ArtSEA: In a new novel, Seattle is the seat of technological dystopia

Amazon’s chief scientist for Alexa, Rohit Prasad, noted that many people had lost loved ones during the pandemic, and said, “While AI can’t take away this pain of loss, it can certainly make memories last.” Meanwhile, on social media, people were generally scared.

ArtSEA: Notes on Northwest Culture is Crosscut’s weekly arts and culture newsletter.

Last year, Microsoft got similar comparisons to a certain black mirror episode (“Be Right Back”) with his patent filing for a chatbot based on a deceased person’s online profile. But according to Prasad, which he shared at the conference“We are unquestionably living in the golden age of AI, where our dreams and our science fictions are becoming reality.”

It was an odd connection to the new novel I just finished reading: Immortal King Raoby Vauhini Vara. This radical, prescient and vividly told story spans roughly 100 years, including a near future in which a Seattle-based tech company – with a “Frank Gehry-designed campus” on Bainbridge Island, “whose the centerpiece was the quintet of giants of transparent spheres that acted as tropical greenhouses” – took on the role of civic government.

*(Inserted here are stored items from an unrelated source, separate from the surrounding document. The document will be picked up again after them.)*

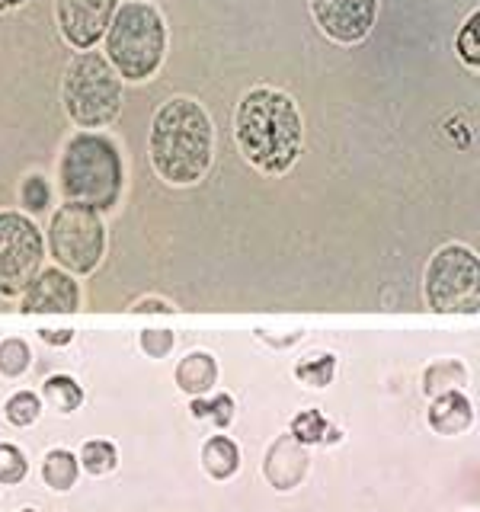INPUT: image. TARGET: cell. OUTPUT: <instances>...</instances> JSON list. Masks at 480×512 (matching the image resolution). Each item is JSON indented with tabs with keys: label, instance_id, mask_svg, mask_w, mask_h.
Returning a JSON list of instances; mask_svg holds the SVG:
<instances>
[{
	"label": "cell",
	"instance_id": "1",
	"mask_svg": "<svg viewBox=\"0 0 480 512\" xmlns=\"http://www.w3.org/2000/svg\"><path fill=\"white\" fill-rule=\"evenodd\" d=\"M234 141L247 164L263 176H285L304 148L298 103L276 87H250L234 109Z\"/></svg>",
	"mask_w": 480,
	"mask_h": 512
},
{
	"label": "cell",
	"instance_id": "2",
	"mask_svg": "<svg viewBox=\"0 0 480 512\" xmlns=\"http://www.w3.org/2000/svg\"><path fill=\"white\" fill-rule=\"evenodd\" d=\"M148 157L167 186H196L215 160V125L192 96H170L154 112L148 132Z\"/></svg>",
	"mask_w": 480,
	"mask_h": 512
},
{
	"label": "cell",
	"instance_id": "3",
	"mask_svg": "<svg viewBox=\"0 0 480 512\" xmlns=\"http://www.w3.org/2000/svg\"><path fill=\"white\" fill-rule=\"evenodd\" d=\"M58 186L64 202L109 212L125 186V164L119 144L103 132H77L68 138L58 160Z\"/></svg>",
	"mask_w": 480,
	"mask_h": 512
},
{
	"label": "cell",
	"instance_id": "4",
	"mask_svg": "<svg viewBox=\"0 0 480 512\" xmlns=\"http://www.w3.org/2000/svg\"><path fill=\"white\" fill-rule=\"evenodd\" d=\"M106 61L122 77V84L151 80L167 58V20L154 4L125 0L103 36Z\"/></svg>",
	"mask_w": 480,
	"mask_h": 512
},
{
	"label": "cell",
	"instance_id": "5",
	"mask_svg": "<svg viewBox=\"0 0 480 512\" xmlns=\"http://www.w3.org/2000/svg\"><path fill=\"white\" fill-rule=\"evenodd\" d=\"M61 103L80 132H103L122 112V77L103 52H77L61 77Z\"/></svg>",
	"mask_w": 480,
	"mask_h": 512
},
{
	"label": "cell",
	"instance_id": "6",
	"mask_svg": "<svg viewBox=\"0 0 480 512\" xmlns=\"http://www.w3.org/2000/svg\"><path fill=\"white\" fill-rule=\"evenodd\" d=\"M45 247L55 256L58 269L71 272V276H90L106 256L103 215L96 208L64 202L48 221Z\"/></svg>",
	"mask_w": 480,
	"mask_h": 512
},
{
	"label": "cell",
	"instance_id": "7",
	"mask_svg": "<svg viewBox=\"0 0 480 512\" xmlns=\"http://www.w3.org/2000/svg\"><path fill=\"white\" fill-rule=\"evenodd\" d=\"M426 304L439 314H477L480 260L471 247L445 244L426 263Z\"/></svg>",
	"mask_w": 480,
	"mask_h": 512
},
{
	"label": "cell",
	"instance_id": "8",
	"mask_svg": "<svg viewBox=\"0 0 480 512\" xmlns=\"http://www.w3.org/2000/svg\"><path fill=\"white\" fill-rule=\"evenodd\" d=\"M45 260V234L26 212H0V298H16L39 276Z\"/></svg>",
	"mask_w": 480,
	"mask_h": 512
},
{
	"label": "cell",
	"instance_id": "9",
	"mask_svg": "<svg viewBox=\"0 0 480 512\" xmlns=\"http://www.w3.org/2000/svg\"><path fill=\"white\" fill-rule=\"evenodd\" d=\"M317 29L336 45H359L378 23V0H308Z\"/></svg>",
	"mask_w": 480,
	"mask_h": 512
},
{
	"label": "cell",
	"instance_id": "10",
	"mask_svg": "<svg viewBox=\"0 0 480 512\" xmlns=\"http://www.w3.org/2000/svg\"><path fill=\"white\" fill-rule=\"evenodd\" d=\"M116 10L119 0H55V20L61 39L74 52H90L96 42H103Z\"/></svg>",
	"mask_w": 480,
	"mask_h": 512
},
{
	"label": "cell",
	"instance_id": "11",
	"mask_svg": "<svg viewBox=\"0 0 480 512\" xmlns=\"http://www.w3.org/2000/svg\"><path fill=\"white\" fill-rule=\"evenodd\" d=\"M80 308V285L71 272L58 266L39 269V276L26 285L23 292V314H71Z\"/></svg>",
	"mask_w": 480,
	"mask_h": 512
},
{
	"label": "cell",
	"instance_id": "12",
	"mask_svg": "<svg viewBox=\"0 0 480 512\" xmlns=\"http://www.w3.org/2000/svg\"><path fill=\"white\" fill-rule=\"evenodd\" d=\"M304 448L308 445L295 442L292 436H282L272 442L263 471L276 490H292V487H298V480L308 474V452H304Z\"/></svg>",
	"mask_w": 480,
	"mask_h": 512
},
{
	"label": "cell",
	"instance_id": "13",
	"mask_svg": "<svg viewBox=\"0 0 480 512\" xmlns=\"http://www.w3.org/2000/svg\"><path fill=\"white\" fill-rule=\"evenodd\" d=\"M471 423H474V407L461 391H445L432 400L429 426L442 432V436H458V432L471 429Z\"/></svg>",
	"mask_w": 480,
	"mask_h": 512
},
{
	"label": "cell",
	"instance_id": "14",
	"mask_svg": "<svg viewBox=\"0 0 480 512\" xmlns=\"http://www.w3.org/2000/svg\"><path fill=\"white\" fill-rule=\"evenodd\" d=\"M215 378H218V362L208 356V352H189V356L176 365V384L192 397L212 391Z\"/></svg>",
	"mask_w": 480,
	"mask_h": 512
},
{
	"label": "cell",
	"instance_id": "15",
	"mask_svg": "<svg viewBox=\"0 0 480 512\" xmlns=\"http://www.w3.org/2000/svg\"><path fill=\"white\" fill-rule=\"evenodd\" d=\"M202 464L215 480H224L240 468V452L228 436H212L202 445Z\"/></svg>",
	"mask_w": 480,
	"mask_h": 512
},
{
	"label": "cell",
	"instance_id": "16",
	"mask_svg": "<svg viewBox=\"0 0 480 512\" xmlns=\"http://www.w3.org/2000/svg\"><path fill=\"white\" fill-rule=\"evenodd\" d=\"M292 439L301 445H317V442H336L340 432L327 423V416L320 410H301L292 420Z\"/></svg>",
	"mask_w": 480,
	"mask_h": 512
},
{
	"label": "cell",
	"instance_id": "17",
	"mask_svg": "<svg viewBox=\"0 0 480 512\" xmlns=\"http://www.w3.org/2000/svg\"><path fill=\"white\" fill-rule=\"evenodd\" d=\"M77 474H80V464H77V458L71 452H64V448L48 452L45 461H42V477H45V484L52 490H71Z\"/></svg>",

In this dystopia, citizens are “shareholders” and your position in life is determined by your “social capital” online. As is the current custom, the tech company – headed by a computer whiz named King Rao, who grew up on a coconut farm in southern India – claims its technologies are bringing the humanity. One of its developments is hosting the internet in your brain.

After an uprising, a group of humans known as “Exes” retreat, choosing to live without the internet on islands around the world, including Bainbridge, where resisters are fomenting a new kind of utopia. The story is told by Athena, Rao’s only child, whom he gave full access to his memories through a technological trick.